Dataset extract »
####################

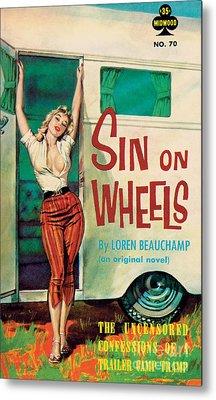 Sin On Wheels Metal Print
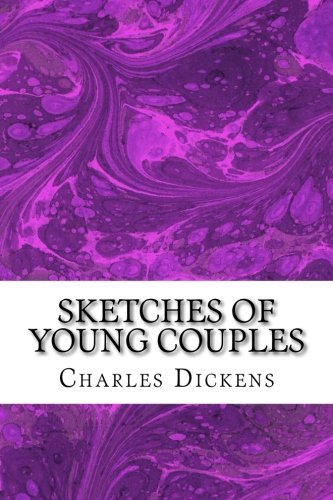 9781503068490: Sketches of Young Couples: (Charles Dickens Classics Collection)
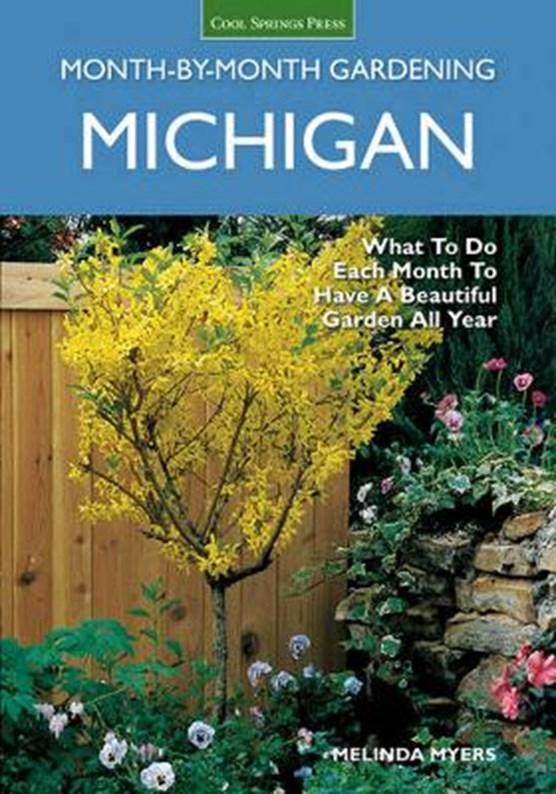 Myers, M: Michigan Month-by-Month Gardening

####################

What this task involves » Every line of the data is to be transcribed exactly, and no picture is to be included.

Problem solution »
 Sin On Wheels Metal Print
 9781503068490: Sketches of Young Couples: (Charles Dickens Classics Collection)
 Myers, M: Michigan Month-by-Month Gardening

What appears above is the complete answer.